Disabling floating point denormals

I’m working on a project where float denormals have a big impact on performance.
To clarify, float denormals are floating point numbers that are so close to 0 that its format isn’t well supported by the CPU anymore, leading to incredibly slow performance.
Any floating point calculations that tend to gradually go towards 0 are potentially impacted. In my case, that’s audio DSP stuff, but I can imagine that things like physics calculations are potentially affected too.
(For reference: https://randomascii.wordpress.com/2012/05/20/thats-not-normalthe-performance-of-odd-floats/ and also the javadoc of Float.MIN_NORMAL).

Currently, I either add a small offset or add a check to ‘nudge’ these values to 0 (the latter is surprisingly often faster than adding an offset), but that is both impractical in a lot of cases and has a performance impact in itself.

It seems it’s possible to disable float denormals on the CPU so that such numbers simply become 0 (the linked article touches upon this), so I’m thinking of creating a little dll and JNI library to do that in java.
I think it would help my project tremendously, and I guess it could be a nice exercise for me.

Now my question is: Is it actually possible, especially within the context of a JVM? I mean I’m quite out of the loop of native programming, so maybe I’m unaware of something that might make this a no-go?
Or maybe something like this already exists somewhere? (I’ve googled, but I couldn’t find anything myself).
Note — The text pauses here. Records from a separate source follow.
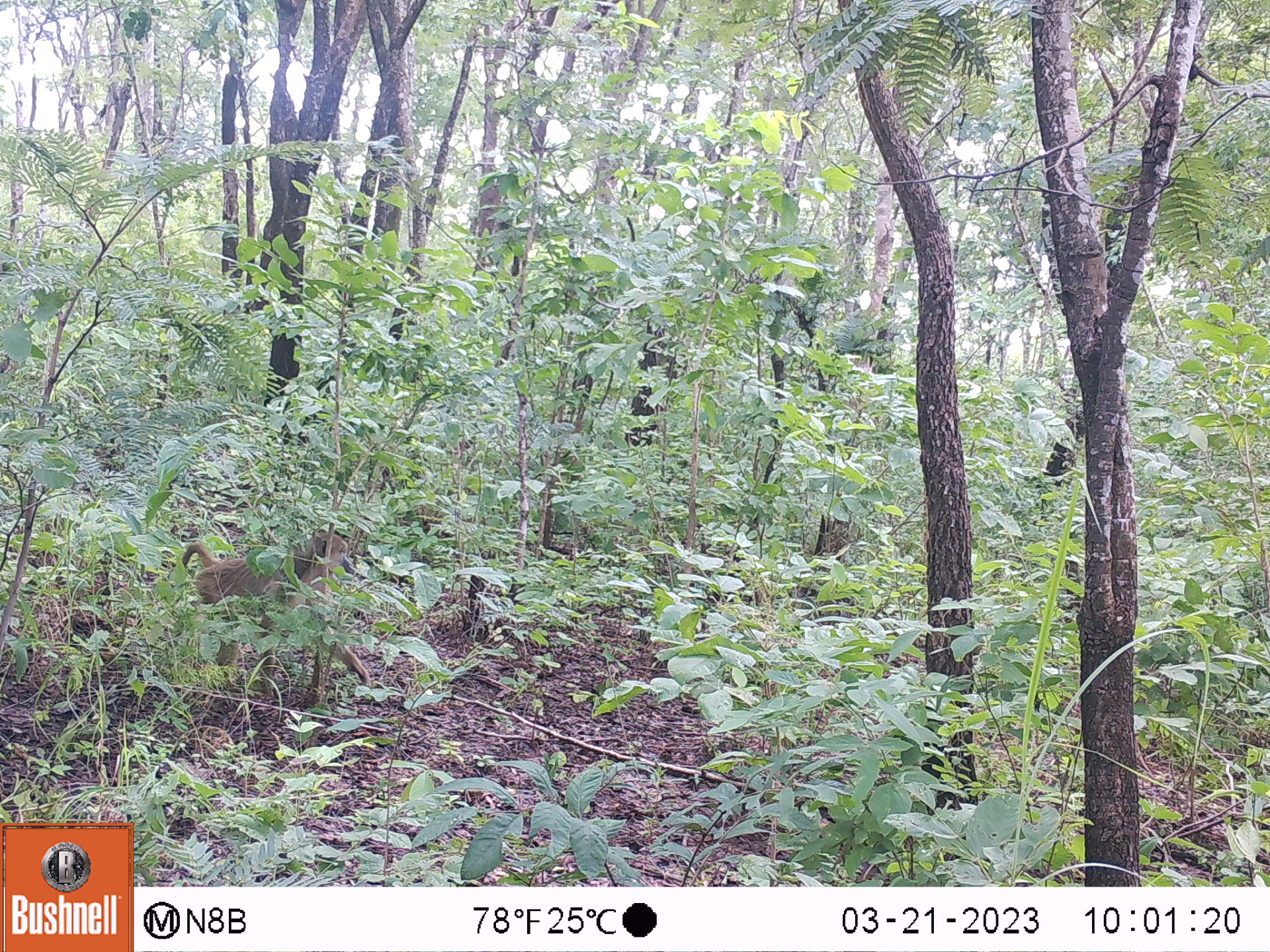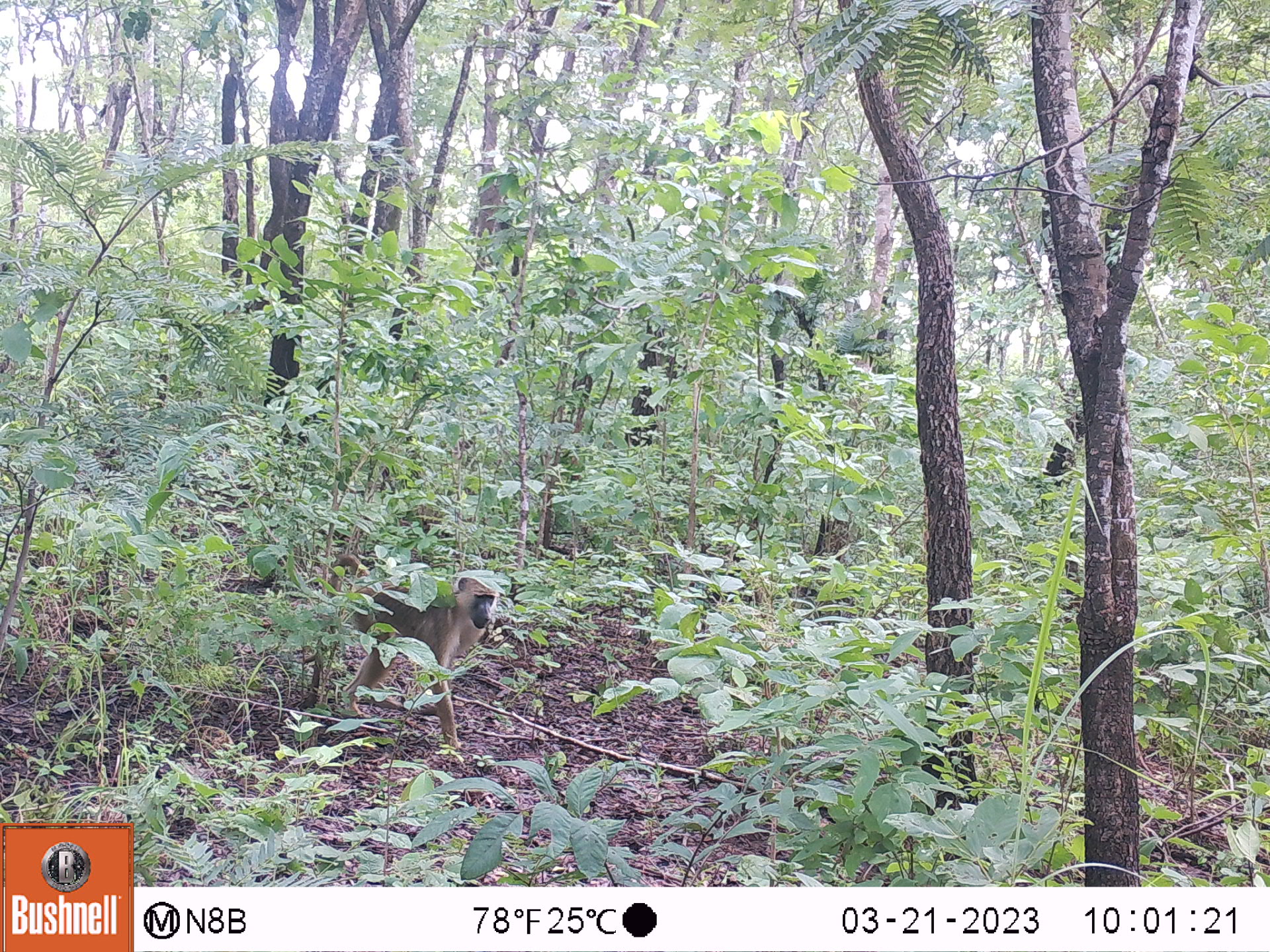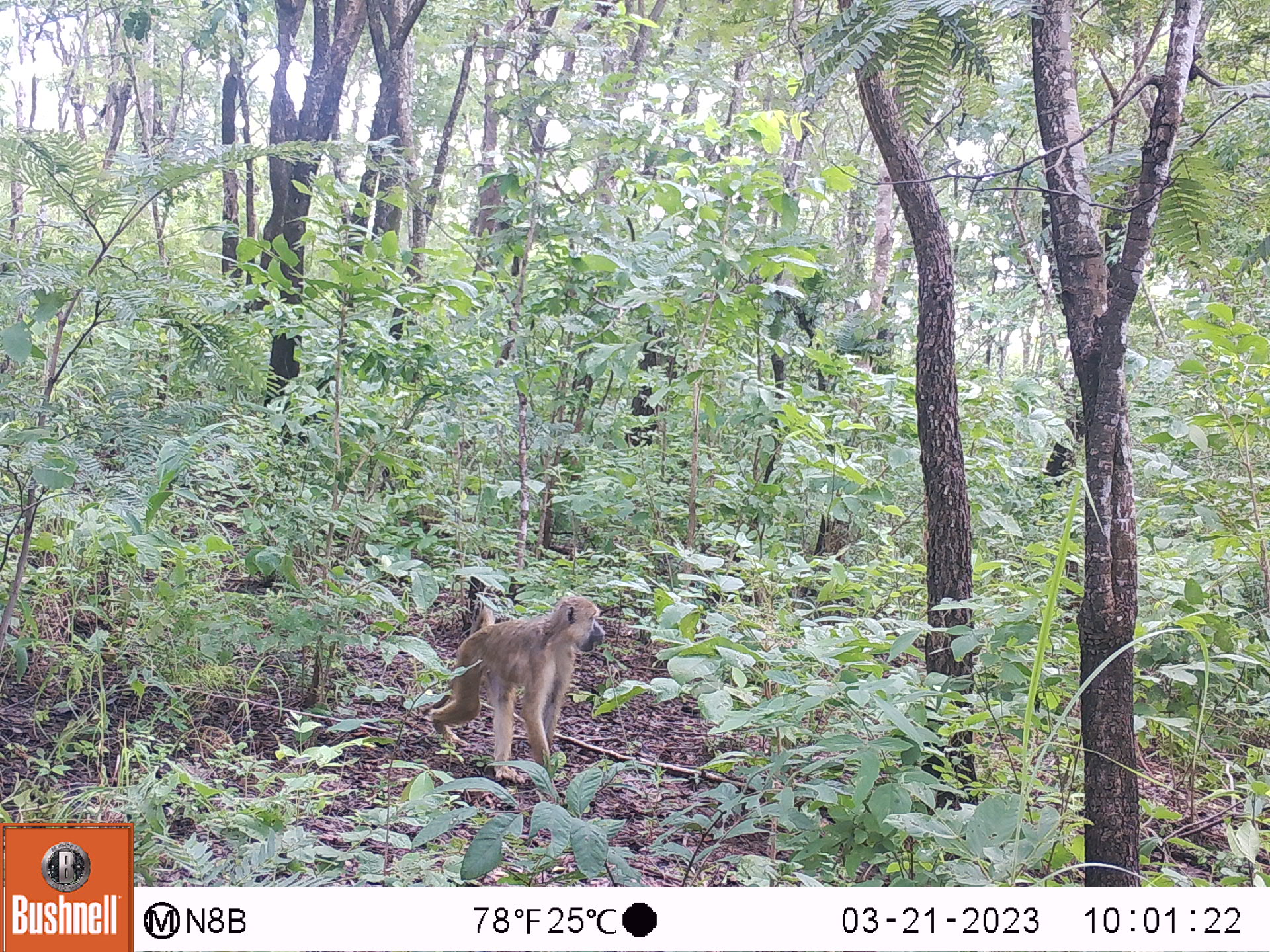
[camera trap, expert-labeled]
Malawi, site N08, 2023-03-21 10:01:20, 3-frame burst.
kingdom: Animalia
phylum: Chordata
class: Mammalia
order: Primates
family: Cercopithecidae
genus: Papio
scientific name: Papio cynocephalus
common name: yellow baboon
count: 1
You’d need a native method to set denormals-as-zero or flush to zero mode for the thread(s) in question. Call once and then not worry about it again.

Thanks for your reply! :slight_smile:
That was exactly my understanding of it, but I wasn’t sure if it would actually work in the context of a JVM.
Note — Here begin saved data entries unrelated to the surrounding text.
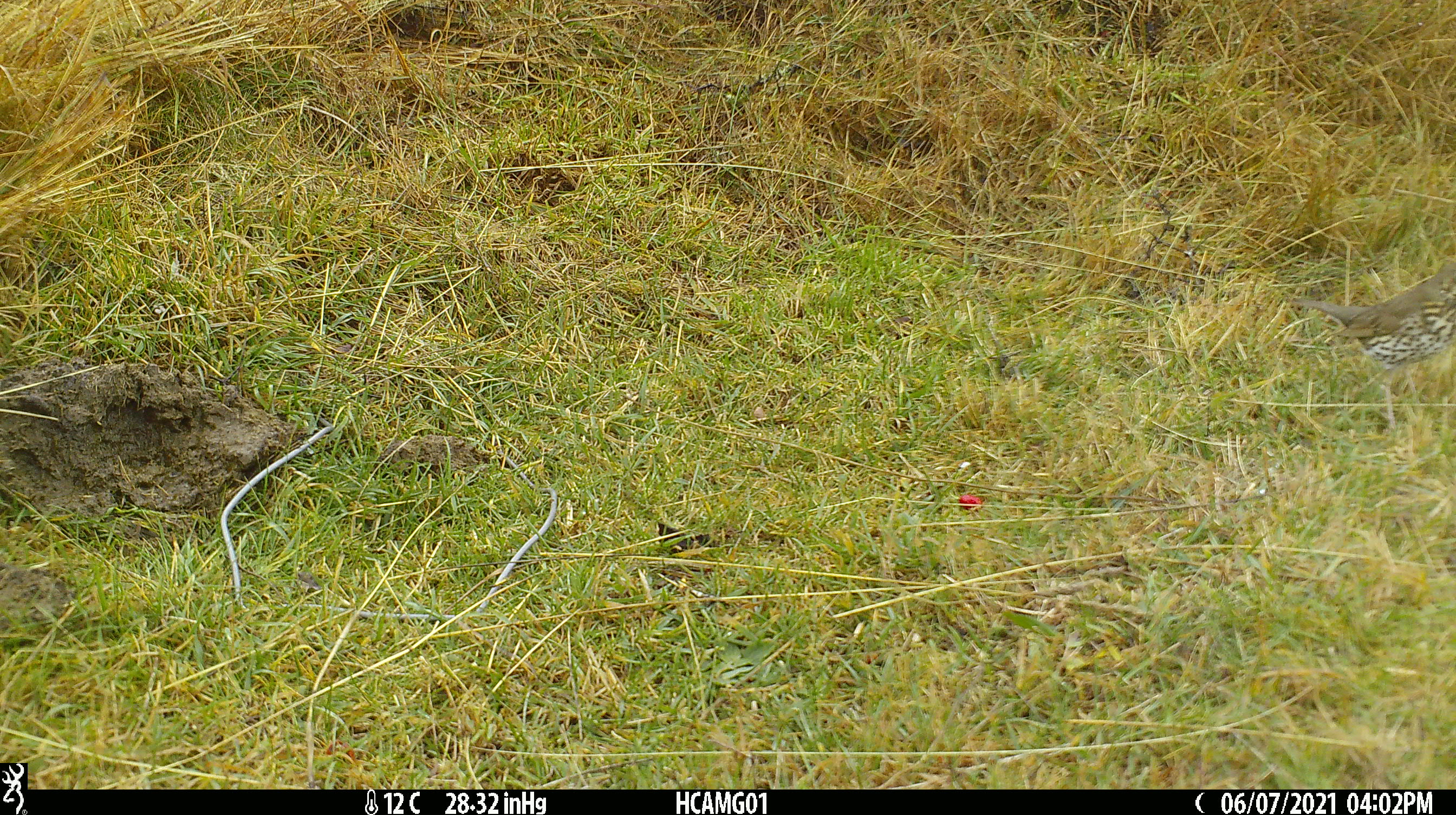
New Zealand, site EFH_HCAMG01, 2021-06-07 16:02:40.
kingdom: Animalia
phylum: Chordata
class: Aves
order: Passeriformes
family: Turdidae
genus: Turdus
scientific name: Turdus philomelos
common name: song thrush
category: thrush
Thrush (song thrush) (Turdus philomelos).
It’s officially a no-no to muck with flags like this. It worked the last time I checked.

In what sense it is a no-no?
I mean I understand why floating point denormals exist and why they are a good thing, but I just want to change the behavior for my particular case.

Can’t you change the scale of your calculations?

Because all FP computations while these modes are active are ignoring denormals. That’s outside of the JVM’s spec. Additionally any routine that depends on the behavior of denormals will be effected. The CPU and OS take care of limiting the mode changes to the thread(s) in question.

That’s what I’m often doing now, but it is a workaround that comes at a cost.

Ok I see.
There’s just one thread where all these DSP calculations take place, but that’s also the same thread as the Asio driver’s, so to be safe I could enable the ‘flush-to-zero’ mode just before my DSP stuff takes place and re-enable the default ‘denormal’ mode afterwards.

I had some trouble getting it to work with MinGW (it seems it doesn’t support ‘_controlfp_s’?), so I’m trying my luck with VS.

Shouldn’t there be a library for this? It sounds like it’d be useful. Maybe someone feels obliged to make one? =P

If I could find one, I probably wouldn’t be nerding around with JNI and C compilers right now :wink:
So yes, if someone knows of a library that can do this, I’d happily use that!

EDIT:
In my benchmarks, hitting denormal floats means a performance degradation in the order of 25 times as slow as usual and up!
Obviously they are huge spikes that really hurt real-time applications.
Working around it by adding tests or adding an offset helps, but still degrades performance significantly in itself.
And those work-arounds need to be applied almost everywhere in my case, which not only makes everything noticeably slower, it’s also a big pain in the behind to have to litter your code with all that stuff almost everywhere.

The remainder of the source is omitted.